Bio: With more than seventeen years of testing experience within a multitude of testing fields from gaming, internet service provisioning, gambling, financial services and version control organisations, Stephen Blower has seen the testing industry evolve from strict dogmatic practices to more flexible context driven ways of working towards delivering quality. Stephen is a strong advocate for tester recognition and he does not accept testing being left to the end. He often provokes debate on what is often seen by non-testers and testers alike as an industry stuck in the middle ages, inflexible and stagnant. To promote this he organises a regular peer group for those involved within development where the tester’s role is hotly debated and controversial topics are encouraged.
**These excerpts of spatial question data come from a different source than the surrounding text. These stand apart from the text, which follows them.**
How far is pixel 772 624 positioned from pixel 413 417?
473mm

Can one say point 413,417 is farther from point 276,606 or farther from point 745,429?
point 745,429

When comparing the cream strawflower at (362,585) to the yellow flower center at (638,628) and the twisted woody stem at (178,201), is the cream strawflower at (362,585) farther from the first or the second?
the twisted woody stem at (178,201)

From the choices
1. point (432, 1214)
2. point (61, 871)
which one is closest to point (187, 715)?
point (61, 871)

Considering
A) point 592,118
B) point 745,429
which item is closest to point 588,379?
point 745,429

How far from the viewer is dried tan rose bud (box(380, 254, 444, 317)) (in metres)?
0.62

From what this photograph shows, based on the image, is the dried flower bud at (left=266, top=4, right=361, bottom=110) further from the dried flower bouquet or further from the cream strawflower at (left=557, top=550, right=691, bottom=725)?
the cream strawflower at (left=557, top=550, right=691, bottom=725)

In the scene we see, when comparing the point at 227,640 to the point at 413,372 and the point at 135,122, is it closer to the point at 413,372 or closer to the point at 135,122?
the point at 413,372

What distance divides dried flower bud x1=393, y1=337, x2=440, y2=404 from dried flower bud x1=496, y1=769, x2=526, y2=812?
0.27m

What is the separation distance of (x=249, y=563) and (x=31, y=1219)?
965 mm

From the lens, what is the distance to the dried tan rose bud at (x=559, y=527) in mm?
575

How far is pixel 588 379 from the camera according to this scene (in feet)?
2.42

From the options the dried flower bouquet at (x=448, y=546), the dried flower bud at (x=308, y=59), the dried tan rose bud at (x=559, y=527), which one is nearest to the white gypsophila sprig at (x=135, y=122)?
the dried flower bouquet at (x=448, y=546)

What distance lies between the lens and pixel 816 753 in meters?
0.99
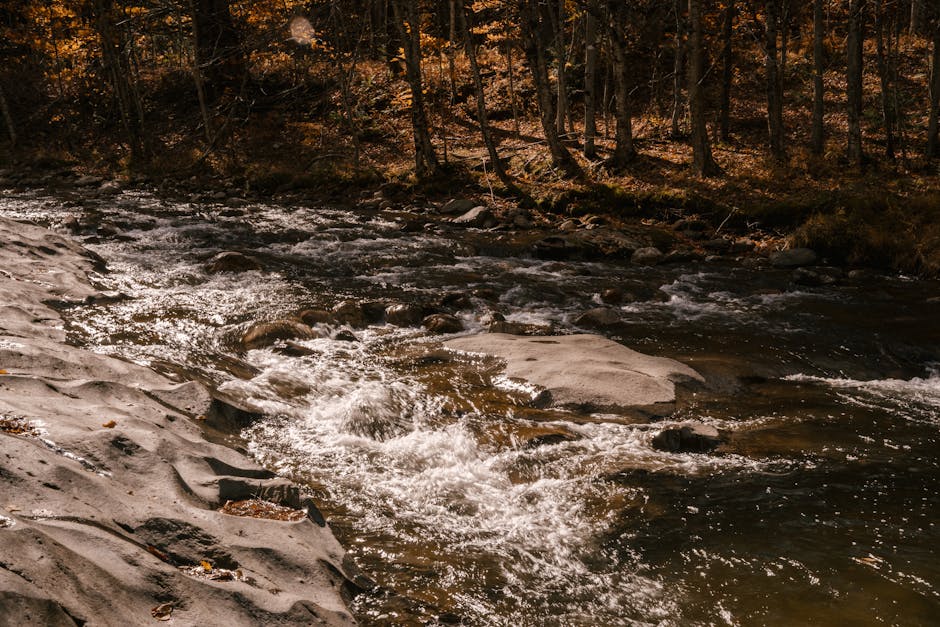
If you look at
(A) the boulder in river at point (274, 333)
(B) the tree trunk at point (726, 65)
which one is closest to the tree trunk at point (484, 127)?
(B) the tree trunk at point (726, 65)

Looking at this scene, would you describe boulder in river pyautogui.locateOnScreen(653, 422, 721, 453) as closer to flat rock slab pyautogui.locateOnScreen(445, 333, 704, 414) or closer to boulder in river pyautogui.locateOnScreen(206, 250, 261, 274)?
flat rock slab pyautogui.locateOnScreen(445, 333, 704, 414)

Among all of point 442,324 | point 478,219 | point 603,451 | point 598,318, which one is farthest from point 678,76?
point 603,451

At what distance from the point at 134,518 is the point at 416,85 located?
52.2 feet

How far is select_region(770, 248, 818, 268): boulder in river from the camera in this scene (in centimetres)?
1222

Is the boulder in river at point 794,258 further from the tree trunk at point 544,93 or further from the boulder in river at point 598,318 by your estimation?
the tree trunk at point 544,93

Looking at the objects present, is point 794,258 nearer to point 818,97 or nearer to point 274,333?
point 818,97

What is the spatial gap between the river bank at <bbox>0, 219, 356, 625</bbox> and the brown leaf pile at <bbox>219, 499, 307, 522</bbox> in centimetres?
1

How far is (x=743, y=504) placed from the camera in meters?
4.73

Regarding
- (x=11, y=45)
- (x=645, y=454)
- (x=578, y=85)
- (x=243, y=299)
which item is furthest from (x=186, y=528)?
(x=11, y=45)

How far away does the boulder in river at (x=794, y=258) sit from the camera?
12219 mm

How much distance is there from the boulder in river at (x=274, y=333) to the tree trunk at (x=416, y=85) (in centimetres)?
1001

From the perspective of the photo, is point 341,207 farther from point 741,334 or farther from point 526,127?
point 741,334

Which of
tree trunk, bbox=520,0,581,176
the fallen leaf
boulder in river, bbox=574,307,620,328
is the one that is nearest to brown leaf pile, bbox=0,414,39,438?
the fallen leaf

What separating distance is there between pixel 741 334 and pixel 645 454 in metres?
4.17
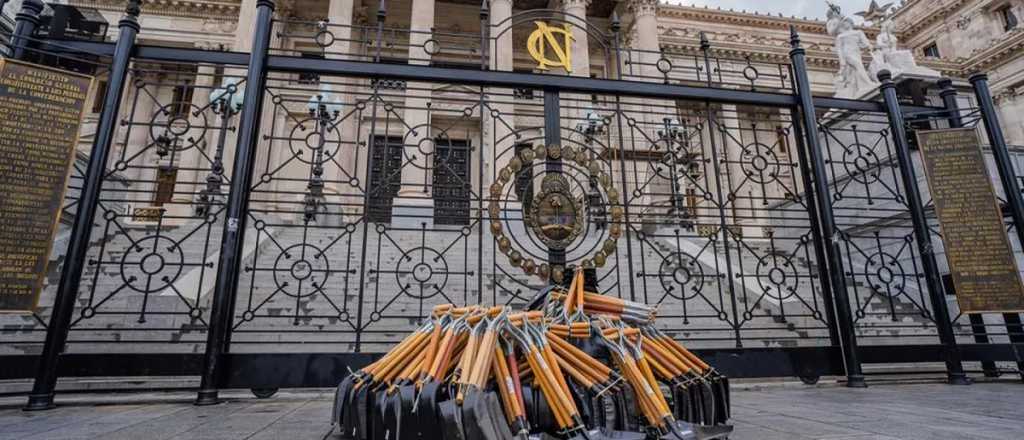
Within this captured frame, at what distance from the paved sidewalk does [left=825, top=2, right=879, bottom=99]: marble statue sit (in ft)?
23.1

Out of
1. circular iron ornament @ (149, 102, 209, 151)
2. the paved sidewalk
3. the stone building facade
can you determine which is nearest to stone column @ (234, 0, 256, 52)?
the stone building facade

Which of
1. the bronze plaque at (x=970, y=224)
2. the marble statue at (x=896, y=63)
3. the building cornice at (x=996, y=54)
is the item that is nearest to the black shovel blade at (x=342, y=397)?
the bronze plaque at (x=970, y=224)

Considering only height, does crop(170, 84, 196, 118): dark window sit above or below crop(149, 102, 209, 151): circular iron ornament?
above

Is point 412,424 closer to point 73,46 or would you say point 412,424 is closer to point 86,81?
point 86,81

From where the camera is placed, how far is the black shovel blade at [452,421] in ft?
5.30

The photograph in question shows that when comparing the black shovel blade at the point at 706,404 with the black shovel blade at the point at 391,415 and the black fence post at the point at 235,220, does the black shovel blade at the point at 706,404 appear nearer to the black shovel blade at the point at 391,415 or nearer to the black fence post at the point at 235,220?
the black shovel blade at the point at 391,415

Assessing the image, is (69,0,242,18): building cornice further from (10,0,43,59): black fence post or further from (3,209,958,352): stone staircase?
(10,0,43,59): black fence post

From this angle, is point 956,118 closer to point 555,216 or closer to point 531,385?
point 555,216

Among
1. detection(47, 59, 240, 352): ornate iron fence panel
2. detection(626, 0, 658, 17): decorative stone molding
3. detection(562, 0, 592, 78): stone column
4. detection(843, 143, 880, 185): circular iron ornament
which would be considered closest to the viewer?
detection(47, 59, 240, 352): ornate iron fence panel

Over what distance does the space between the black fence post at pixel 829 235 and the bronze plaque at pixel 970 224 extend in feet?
4.56

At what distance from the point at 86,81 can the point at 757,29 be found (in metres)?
29.4

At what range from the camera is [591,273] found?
9.86 ft

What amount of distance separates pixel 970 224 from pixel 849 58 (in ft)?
19.9

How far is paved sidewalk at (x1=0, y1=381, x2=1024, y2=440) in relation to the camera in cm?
241
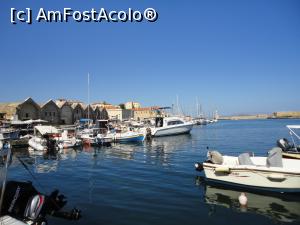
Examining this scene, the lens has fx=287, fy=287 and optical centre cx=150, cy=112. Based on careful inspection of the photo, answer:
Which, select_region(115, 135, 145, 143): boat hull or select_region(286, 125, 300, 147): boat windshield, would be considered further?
select_region(115, 135, 145, 143): boat hull

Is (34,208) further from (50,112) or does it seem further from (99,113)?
(99,113)

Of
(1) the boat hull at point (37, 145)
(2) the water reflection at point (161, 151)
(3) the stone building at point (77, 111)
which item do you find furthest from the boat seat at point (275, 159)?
(3) the stone building at point (77, 111)

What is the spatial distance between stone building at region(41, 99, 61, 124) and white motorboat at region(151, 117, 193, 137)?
104ft

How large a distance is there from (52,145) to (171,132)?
88.8ft

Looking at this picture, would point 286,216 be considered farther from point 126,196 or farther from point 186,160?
point 186,160

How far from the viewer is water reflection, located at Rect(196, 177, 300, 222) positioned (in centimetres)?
1195

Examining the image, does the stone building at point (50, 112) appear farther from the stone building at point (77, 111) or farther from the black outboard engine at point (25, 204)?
the black outboard engine at point (25, 204)

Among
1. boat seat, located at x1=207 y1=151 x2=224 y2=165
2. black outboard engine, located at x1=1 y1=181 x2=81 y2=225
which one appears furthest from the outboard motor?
boat seat, located at x1=207 y1=151 x2=224 y2=165

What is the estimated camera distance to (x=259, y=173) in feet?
48.7

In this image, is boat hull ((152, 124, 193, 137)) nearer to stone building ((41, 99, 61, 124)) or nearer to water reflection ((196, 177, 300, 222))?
stone building ((41, 99, 61, 124))

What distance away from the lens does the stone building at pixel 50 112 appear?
2909 inches

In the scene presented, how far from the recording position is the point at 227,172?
1571 cm

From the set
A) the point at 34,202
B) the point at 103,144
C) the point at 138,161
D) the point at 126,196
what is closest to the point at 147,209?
the point at 126,196

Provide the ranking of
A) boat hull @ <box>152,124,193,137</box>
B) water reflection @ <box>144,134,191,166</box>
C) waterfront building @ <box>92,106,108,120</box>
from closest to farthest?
water reflection @ <box>144,134,191,166</box> < boat hull @ <box>152,124,193,137</box> < waterfront building @ <box>92,106,108,120</box>
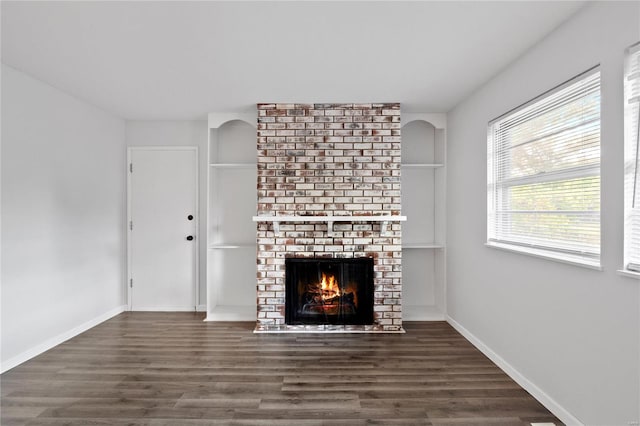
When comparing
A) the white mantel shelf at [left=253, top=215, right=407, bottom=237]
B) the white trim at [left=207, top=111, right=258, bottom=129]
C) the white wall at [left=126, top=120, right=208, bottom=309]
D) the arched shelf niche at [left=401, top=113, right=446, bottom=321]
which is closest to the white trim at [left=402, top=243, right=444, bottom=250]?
the arched shelf niche at [left=401, top=113, right=446, bottom=321]

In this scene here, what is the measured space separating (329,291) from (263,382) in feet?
4.47

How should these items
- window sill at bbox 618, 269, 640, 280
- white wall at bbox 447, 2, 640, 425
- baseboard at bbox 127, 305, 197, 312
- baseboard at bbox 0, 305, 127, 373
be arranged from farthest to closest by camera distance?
baseboard at bbox 127, 305, 197, 312
baseboard at bbox 0, 305, 127, 373
white wall at bbox 447, 2, 640, 425
window sill at bbox 618, 269, 640, 280

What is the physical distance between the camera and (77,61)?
107 inches

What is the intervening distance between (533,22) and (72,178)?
4.31m

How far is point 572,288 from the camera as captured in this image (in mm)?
2049

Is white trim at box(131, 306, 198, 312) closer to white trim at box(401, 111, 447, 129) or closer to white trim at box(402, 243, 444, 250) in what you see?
white trim at box(402, 243, 444, 250)

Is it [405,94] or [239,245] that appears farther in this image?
[239,245]

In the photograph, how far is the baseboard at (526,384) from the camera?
2.08 m

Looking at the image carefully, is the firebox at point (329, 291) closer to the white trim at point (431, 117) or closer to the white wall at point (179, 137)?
the white wall at point (179, 137)

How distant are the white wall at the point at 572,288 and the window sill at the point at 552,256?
44 mm

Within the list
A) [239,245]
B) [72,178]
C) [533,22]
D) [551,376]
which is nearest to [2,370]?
[72,178]

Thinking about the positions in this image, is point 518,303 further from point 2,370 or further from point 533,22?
point 2,370

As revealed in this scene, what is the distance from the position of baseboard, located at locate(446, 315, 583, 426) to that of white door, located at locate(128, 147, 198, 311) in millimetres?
→ 3410

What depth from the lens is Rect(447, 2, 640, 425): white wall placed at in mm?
1728
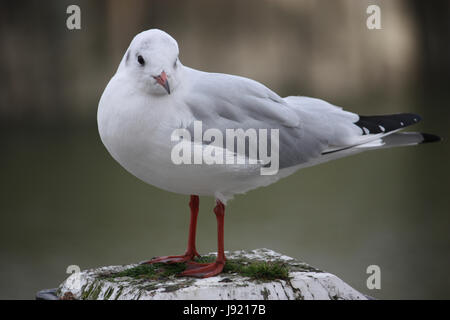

Steve Carter: Agile is an adjective
Claiming to "do agile" can get you into trouble. Accepting work from people who "do agile" can get you into trouble. I'll argue that agile isn't something you do, it's something you become, and suggest some habits of thought that might help you avoid the pitfalls.
Bio: Steve is dev / scrum master and agile advocate on a brownfield project with a large BDUF spec and a viscous, fragile legacy codebase and tooling. The codebase is now a decade old and the team has been "doing agile" for only the last three years. Steve's principal interest is in creating effective communication and feedback loops to encourage all team members and stakeholders to be more aware of the impact of their decisions.
James Jeffries: Queues, Kanban and Cross Functional Teams
Pre-assigning work to individual workers in a Kanban system can create hidden queues. I intend to discuss techniques we can use to highlight this and how we can prevent this with slack and cross functional teams.
Bio: Developer at Brooks Automation. Interested in making interesting things and the way we make interesting things. Particularly using agile and lean approaches.